The average per-employee cost of employer-sponsored health insurance rose by 5.2% in 2023 to reach $15,797, according to a report released on Nov. 17 by Mercer.
The report, 2023 National Survey of Employer-Sponsored Health Plans, found cost increases were highest for employers with 50-499 employees, averaging 7.8%.
They also reported a higher average per-employee cost for health insurance – $16,464 compared to $15,640 among larger employers with 500 or more employees.
In 2022, cost rose by 3.2%, well below general inflation, which averaged 8% that year. Because healthcare providers typically have multi-year contracts with health plans, employers did not feel the full brunt of inflation last year. “Rather, inflation-driven cost increases are phasing in as contracts are renewed,” says Sunit Patel, Chief Health Actuary, Mercer,in a statement.
The survey shows employers project another sharp increase of 5.2% for 2024.
“It may take another couple of years for price increases stemming from higher healthcare sector wages and medical supply costs to be felt across all health plans,” Mr. Patel says.
At the same time, inflation is only one factor behind this year’s higher cost increases. In 2023, spending on prescription drugs rose sharply. “While the effects of inflation may be relatively short-lived, new and ongoing developments in the pharmaceutical market seem likely to have a longer-term impact on health benefit cost.”
Prescription drug costs pose challenges
Prescription drugs have been the fastest-growing component of health benefit cost for years, but in 2023 pharmacy benefit cost jumped 8.4%, following an increase of 6.4% last year. A spike in the utilization of certain therapies for treatment of diabetes and obesity – glucagon-like peptide 1 (GLP-1) drugs – has had a notable impact on costs.
The combination of the high price of these drugs – typically about $1,000 per month per patient (not counting manufacturers’ rebates, which vary) – plus the large number of patients who may benefit from them can result in a substantial net new cost to a health plan.
Further, these are maintenance drugs that a patient would likely use over many years. While most plans cover GLP-1 drugs for diabetes treatment, employers are divided on whether to cover them for the treatment of obesity. Currently, about two-fifths of large employers (41%) cover GLP-1 medications for the treatment of obesity, often with authorization and/or reauthorization requirements. Another 19% say they are considering it.
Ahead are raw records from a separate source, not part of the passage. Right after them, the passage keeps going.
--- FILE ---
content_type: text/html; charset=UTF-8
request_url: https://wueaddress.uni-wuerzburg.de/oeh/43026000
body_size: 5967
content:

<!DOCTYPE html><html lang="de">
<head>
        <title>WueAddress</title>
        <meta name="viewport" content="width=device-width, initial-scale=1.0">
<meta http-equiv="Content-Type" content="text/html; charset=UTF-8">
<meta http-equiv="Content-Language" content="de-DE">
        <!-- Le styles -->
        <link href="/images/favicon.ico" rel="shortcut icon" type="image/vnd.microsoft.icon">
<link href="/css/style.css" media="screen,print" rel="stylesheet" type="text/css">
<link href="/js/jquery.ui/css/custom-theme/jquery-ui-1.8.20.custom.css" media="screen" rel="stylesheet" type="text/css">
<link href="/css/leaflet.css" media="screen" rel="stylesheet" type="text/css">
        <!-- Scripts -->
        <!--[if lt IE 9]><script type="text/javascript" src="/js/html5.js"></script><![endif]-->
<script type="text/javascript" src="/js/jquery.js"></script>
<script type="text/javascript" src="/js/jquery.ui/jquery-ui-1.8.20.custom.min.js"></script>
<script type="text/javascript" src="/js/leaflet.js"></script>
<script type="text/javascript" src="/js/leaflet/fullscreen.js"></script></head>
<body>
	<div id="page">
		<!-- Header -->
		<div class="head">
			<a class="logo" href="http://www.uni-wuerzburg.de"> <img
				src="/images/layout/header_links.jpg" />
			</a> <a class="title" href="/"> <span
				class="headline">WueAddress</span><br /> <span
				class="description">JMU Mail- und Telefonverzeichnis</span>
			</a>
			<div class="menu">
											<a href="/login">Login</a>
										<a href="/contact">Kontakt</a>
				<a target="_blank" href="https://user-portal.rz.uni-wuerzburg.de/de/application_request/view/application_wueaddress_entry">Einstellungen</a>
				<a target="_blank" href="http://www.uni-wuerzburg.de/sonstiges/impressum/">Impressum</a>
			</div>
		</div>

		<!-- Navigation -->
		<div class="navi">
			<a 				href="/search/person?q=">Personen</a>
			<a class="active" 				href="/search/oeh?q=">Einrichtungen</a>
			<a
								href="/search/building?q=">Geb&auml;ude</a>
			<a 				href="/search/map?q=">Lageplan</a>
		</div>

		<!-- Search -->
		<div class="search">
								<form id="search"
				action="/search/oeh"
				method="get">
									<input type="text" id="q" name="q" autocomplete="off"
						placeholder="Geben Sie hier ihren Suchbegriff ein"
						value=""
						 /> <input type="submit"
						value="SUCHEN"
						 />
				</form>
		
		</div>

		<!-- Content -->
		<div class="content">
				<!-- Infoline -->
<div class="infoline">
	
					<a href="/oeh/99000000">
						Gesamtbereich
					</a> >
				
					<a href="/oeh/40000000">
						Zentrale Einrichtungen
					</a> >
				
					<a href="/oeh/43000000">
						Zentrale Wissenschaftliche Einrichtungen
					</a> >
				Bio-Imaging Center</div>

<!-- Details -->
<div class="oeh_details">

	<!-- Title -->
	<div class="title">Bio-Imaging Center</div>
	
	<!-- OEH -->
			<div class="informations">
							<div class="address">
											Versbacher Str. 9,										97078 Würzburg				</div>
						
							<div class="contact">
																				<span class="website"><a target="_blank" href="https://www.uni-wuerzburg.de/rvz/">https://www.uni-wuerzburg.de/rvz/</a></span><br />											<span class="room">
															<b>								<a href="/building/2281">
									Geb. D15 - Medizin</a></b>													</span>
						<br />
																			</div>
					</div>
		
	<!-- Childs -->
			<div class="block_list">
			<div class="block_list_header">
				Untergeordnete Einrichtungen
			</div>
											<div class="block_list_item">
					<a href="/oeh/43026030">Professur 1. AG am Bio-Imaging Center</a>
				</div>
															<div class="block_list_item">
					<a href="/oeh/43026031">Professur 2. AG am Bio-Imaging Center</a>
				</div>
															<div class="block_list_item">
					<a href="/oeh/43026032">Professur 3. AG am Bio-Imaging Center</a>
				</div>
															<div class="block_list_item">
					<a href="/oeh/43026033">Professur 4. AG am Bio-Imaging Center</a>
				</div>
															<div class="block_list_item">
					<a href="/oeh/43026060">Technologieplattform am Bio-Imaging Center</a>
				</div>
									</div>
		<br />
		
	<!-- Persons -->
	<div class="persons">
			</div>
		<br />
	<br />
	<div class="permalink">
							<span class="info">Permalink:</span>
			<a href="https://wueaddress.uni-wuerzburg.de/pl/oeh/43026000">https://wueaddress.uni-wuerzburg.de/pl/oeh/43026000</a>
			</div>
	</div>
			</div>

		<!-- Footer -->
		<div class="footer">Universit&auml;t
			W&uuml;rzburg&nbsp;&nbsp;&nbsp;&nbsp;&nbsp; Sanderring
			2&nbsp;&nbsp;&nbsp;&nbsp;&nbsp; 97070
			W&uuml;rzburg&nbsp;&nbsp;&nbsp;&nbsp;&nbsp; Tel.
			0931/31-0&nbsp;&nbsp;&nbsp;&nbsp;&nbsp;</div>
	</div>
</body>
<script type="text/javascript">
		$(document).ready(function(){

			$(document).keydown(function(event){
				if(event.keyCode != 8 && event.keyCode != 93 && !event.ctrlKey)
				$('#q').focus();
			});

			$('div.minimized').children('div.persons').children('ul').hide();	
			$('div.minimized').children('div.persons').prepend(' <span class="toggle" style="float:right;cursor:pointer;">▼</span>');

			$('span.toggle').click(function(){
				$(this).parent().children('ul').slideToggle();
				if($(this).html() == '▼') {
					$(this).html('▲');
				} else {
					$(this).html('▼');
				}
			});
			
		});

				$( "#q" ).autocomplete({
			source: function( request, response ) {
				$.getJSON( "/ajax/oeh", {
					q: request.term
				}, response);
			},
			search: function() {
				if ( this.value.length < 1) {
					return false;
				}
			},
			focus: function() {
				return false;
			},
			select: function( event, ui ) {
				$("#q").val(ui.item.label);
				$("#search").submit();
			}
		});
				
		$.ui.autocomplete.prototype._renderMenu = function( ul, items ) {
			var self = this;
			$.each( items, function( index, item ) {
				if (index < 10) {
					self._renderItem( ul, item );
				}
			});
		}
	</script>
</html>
A wave of new gene and cell therapies are also beginning to impact cost. Only a few have reached the market so far, but by 2025 the FDA estimates they will be approving 10 to 20 of these products per year. Resulting from major advances in medical science, these cutting-edge products have the potential to drastically improve or even cure certain serious or terminal conditions, offering hope to many individuals.
Unlike most traditional drug regimens, gene and cell therapies are one-time, ultra-high-cost treatments – as much as $3M per treatment – and plan sponsors must absorb the entire cost at once, a paradigm shift that presents unique challenges.
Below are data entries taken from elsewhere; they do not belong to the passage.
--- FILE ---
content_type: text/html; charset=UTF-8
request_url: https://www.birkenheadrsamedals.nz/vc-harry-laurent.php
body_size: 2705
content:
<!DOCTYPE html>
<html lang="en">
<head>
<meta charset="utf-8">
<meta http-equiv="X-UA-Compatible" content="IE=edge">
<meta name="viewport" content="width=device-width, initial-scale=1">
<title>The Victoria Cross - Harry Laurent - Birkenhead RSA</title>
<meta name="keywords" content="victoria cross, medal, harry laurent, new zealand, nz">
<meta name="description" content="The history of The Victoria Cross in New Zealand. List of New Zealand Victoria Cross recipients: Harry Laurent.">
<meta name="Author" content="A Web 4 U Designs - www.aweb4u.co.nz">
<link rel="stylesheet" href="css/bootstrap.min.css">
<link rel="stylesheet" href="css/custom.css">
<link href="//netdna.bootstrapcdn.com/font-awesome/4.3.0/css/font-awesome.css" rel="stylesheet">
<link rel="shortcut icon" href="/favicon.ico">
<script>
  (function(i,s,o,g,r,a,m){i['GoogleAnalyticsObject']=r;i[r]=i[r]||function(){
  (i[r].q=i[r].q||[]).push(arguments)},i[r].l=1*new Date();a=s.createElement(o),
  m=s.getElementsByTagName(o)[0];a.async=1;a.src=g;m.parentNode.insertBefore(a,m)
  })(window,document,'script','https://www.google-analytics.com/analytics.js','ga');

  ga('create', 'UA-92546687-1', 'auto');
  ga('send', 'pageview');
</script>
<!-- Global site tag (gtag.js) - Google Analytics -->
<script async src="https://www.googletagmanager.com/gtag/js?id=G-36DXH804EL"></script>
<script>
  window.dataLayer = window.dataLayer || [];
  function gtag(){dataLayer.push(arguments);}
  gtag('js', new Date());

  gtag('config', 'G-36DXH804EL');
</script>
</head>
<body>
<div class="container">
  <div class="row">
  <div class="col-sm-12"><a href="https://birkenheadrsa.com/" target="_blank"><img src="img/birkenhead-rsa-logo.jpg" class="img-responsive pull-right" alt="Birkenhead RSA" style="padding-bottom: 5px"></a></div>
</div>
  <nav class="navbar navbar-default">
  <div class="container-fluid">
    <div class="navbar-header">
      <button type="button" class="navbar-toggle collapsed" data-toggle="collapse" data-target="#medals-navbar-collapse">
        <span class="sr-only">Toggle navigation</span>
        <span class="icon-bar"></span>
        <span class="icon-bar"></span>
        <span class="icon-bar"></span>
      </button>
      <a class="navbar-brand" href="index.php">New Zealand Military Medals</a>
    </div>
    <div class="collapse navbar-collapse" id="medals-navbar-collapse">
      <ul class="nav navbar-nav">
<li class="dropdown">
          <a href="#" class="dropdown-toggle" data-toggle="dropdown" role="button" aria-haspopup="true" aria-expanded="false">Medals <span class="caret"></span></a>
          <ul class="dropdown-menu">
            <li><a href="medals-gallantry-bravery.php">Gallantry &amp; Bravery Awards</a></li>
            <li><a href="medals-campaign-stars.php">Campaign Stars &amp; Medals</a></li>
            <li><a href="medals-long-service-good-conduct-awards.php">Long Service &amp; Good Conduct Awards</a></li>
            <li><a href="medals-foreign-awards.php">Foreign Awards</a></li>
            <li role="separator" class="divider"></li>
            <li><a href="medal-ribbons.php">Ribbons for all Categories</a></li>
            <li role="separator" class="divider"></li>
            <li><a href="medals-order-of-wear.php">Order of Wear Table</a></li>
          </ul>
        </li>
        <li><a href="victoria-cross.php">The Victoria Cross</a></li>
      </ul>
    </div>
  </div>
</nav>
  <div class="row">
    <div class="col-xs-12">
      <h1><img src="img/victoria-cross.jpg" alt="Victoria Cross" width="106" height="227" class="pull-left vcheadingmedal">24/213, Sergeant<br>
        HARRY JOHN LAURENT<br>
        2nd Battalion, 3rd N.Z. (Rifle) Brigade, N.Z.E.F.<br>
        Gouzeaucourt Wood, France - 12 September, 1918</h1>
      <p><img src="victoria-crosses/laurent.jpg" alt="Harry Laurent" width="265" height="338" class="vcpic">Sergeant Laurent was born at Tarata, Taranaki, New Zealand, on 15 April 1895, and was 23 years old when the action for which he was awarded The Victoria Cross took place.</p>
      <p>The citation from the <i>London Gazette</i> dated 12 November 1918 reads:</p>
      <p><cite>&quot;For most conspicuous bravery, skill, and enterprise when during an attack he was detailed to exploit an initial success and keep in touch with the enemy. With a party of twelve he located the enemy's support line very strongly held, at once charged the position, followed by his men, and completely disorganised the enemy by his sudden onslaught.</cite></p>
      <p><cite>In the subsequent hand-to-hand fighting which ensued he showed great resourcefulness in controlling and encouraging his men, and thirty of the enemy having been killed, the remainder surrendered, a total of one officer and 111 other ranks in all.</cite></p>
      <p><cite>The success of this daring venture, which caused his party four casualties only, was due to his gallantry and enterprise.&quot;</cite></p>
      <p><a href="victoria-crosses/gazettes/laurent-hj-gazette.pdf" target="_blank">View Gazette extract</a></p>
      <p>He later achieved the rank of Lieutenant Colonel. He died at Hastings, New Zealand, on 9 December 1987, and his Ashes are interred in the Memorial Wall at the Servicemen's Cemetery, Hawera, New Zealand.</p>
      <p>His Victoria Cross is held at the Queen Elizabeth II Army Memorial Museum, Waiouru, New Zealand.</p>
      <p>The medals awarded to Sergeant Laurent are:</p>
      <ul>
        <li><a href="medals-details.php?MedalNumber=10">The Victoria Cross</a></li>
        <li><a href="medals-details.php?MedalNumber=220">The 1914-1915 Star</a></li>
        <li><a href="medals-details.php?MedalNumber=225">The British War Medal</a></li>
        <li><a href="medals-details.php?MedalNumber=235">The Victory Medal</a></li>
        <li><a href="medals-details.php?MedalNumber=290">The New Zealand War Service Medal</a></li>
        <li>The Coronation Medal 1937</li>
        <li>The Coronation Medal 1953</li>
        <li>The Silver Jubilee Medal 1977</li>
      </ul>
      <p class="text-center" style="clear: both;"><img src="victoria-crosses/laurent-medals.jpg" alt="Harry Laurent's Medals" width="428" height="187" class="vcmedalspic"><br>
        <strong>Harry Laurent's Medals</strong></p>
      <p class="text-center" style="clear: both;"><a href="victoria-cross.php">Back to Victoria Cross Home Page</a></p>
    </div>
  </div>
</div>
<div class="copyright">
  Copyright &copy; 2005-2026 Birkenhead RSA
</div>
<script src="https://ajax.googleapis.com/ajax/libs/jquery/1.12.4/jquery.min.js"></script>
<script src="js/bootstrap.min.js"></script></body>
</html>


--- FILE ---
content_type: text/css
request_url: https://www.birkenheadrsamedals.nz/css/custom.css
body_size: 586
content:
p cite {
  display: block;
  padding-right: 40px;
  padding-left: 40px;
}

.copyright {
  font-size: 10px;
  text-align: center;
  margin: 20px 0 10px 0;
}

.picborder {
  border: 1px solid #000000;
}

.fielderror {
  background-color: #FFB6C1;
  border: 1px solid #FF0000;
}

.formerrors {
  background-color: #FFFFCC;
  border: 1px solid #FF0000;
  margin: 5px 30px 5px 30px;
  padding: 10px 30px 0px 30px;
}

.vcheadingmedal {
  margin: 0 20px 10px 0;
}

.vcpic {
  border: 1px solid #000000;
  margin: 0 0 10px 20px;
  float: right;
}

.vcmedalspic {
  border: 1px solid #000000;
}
The majority of large employers are taking action to prepare for these infrequent but potentially significant costs by conducting risk assessments (21%), working with medical carriers and pharmacy benefit managers to implement clinical management programs (44%), and adding or enhancing stop-loss protection (10%).
Forgoing shifting costs to employees
Despite rising health plan costs, large employers largely avoided shifting additional costs to employees through higher deductibles, copays, or out-of-pocket maximums in 2023. For example, among large employers, the average in-network PPO deductible rose by just $2 this year.
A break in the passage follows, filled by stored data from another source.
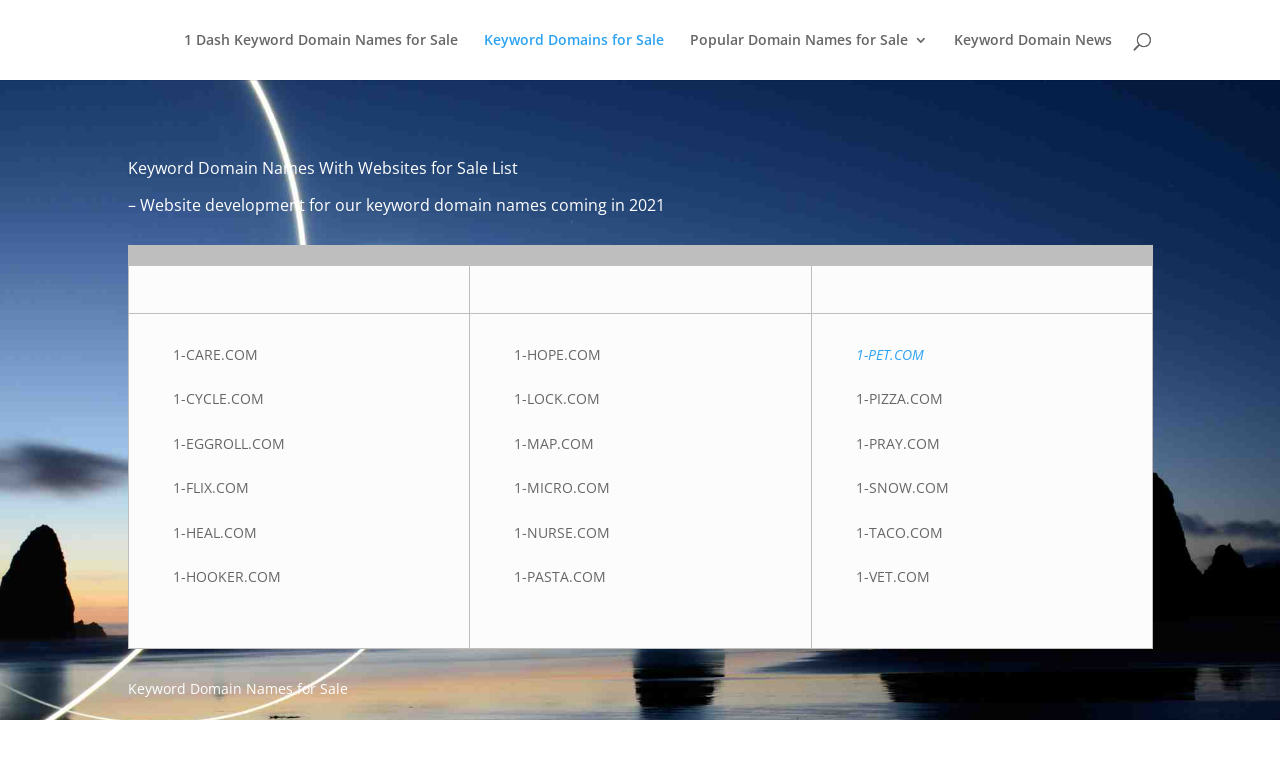

--- FILE ---
content_type: text/css
request_url: https://1-keyworddomainnames.com/wp-content/themes/Divi-Child/style.css?ver=4.22.1
body_size: 64
content:
/* 
 Theme Name:   Divi Child
 Theme URI:    
 Description:  
 Author:       One Dash Domains
 Author URI:   
 Template:     Divi
 Version:      1.0

 /* == Add your own styles below this line ==
--------------------------------------------*/



--- FILE ---
content_type: text/css
request_url: https://1-keyworddomainnames.com/wp-content/et-cache/34/et-core-unified-deferred-34.min.css?ver=1766251101
body_size: -106
content:
div.et_pb_section.et_pb_section_0{background-image:url(https://1-keyworddomainnames.com/wp-content/uploads/2018/12/zing.jpg)!important}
Beyond forgoing cost-shifting, some employers are addressing healthcare affordability by providing a range of medical plan choices to accommodate different financial and medical situations, for example, a plan option with free employee-only coverage, or one with no deductible. This year, the majority of large employers – 60% – offered three or more medical plan choices to employees at their largest worksite.
“After the jump in cost this year and potentially higher increases ahead, employers are putting cost management front and center,” said Tracy Watts, National Leader for US Health Policy, Mercer, in a statement. “We’re helping many clients with strategies that don’t shift additional cost to employees, like steering patients to higher-quality care and providing more intensive care management. Often, better health outcomes go hand in hand with better cost outcomes.”